-- START OF Record list --

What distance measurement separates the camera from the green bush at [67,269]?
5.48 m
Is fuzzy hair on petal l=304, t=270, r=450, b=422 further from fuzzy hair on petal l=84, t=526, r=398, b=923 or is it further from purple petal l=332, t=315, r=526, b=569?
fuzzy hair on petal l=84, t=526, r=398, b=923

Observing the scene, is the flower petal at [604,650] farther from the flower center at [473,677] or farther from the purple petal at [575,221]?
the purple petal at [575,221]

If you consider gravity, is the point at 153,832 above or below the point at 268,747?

-- END OF Record list --

Task description: Repeat every one of the records above word for word.

Exercise output:
What distance measurement separates the camera from the green bush at [67,269]?
5.48 m
Is fuzzy hair on petal l=304, t=270, r=450, b=422 further from fuzzy hair on petal l=84, t=526, r=398, b=923 or is it further from purple petal l=332, t=315, r=526, b=569?
fuzzy hair on petal l=84, t=526, r=398, b=923

Observing the scene, is the flower petal at [604,650] farther from the flower center at [473,677] or farther from the purple petal at [575,221]?
the purple petal at [575,221]

If you consider gravity, is the point at 153,832 above or below the point at 268,747?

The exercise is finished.